• [What needs to be done] Rewrite the part of the listing that opens with the line containing "Within (68,63) |" and runs through the end of the listing, keeping every request as it is. In the answers, multiply each number (coordinates and distances) by 1.55 and round it to as many decimal places as it had, rounding halves up.
### Provided entries ###
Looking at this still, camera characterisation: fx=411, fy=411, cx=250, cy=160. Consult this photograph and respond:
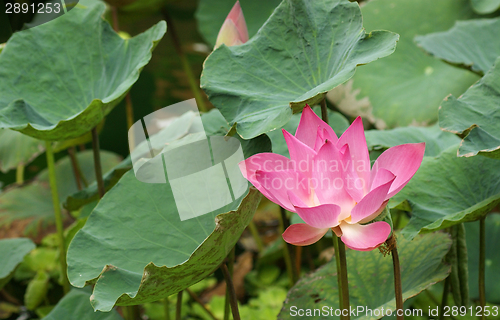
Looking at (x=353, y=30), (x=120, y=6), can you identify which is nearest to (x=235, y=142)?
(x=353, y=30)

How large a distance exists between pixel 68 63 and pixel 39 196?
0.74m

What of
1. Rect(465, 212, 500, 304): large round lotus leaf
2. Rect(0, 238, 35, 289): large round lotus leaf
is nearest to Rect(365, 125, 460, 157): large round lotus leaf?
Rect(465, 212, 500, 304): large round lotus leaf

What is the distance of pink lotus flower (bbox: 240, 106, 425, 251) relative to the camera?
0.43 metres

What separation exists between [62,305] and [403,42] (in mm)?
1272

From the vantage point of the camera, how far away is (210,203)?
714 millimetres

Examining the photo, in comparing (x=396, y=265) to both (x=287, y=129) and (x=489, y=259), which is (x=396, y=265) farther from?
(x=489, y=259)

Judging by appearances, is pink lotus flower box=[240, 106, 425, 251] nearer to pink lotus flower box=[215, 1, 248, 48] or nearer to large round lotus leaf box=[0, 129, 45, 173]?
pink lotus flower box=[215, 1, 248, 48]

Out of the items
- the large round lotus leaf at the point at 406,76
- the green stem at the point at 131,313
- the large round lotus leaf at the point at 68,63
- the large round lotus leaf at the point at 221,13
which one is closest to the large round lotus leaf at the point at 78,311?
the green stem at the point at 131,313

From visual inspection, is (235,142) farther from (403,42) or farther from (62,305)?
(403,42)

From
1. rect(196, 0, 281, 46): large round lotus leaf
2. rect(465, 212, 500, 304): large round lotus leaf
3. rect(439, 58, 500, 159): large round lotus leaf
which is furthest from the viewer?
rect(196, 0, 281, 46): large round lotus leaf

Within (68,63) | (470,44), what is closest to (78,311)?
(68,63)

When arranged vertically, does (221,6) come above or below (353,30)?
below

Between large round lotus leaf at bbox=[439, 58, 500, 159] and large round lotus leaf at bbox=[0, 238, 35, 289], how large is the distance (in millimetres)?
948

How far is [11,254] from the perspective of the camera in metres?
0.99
###
• [Exercise result]
Within (68,63) | (470,44), what is closest to (78,311)?
(105,98)

When arranged vertically, does (221,6) come above or below (353,30)?
below

Between large round lotus leaf at bbox=[439, 58, 500, 159] and large round lotus leaf at bbox=[0, 238, 35, 289], how large is the distance (in millimetres)?
1469

How far is [11,254] from the perspective of the camera in metres?
1.53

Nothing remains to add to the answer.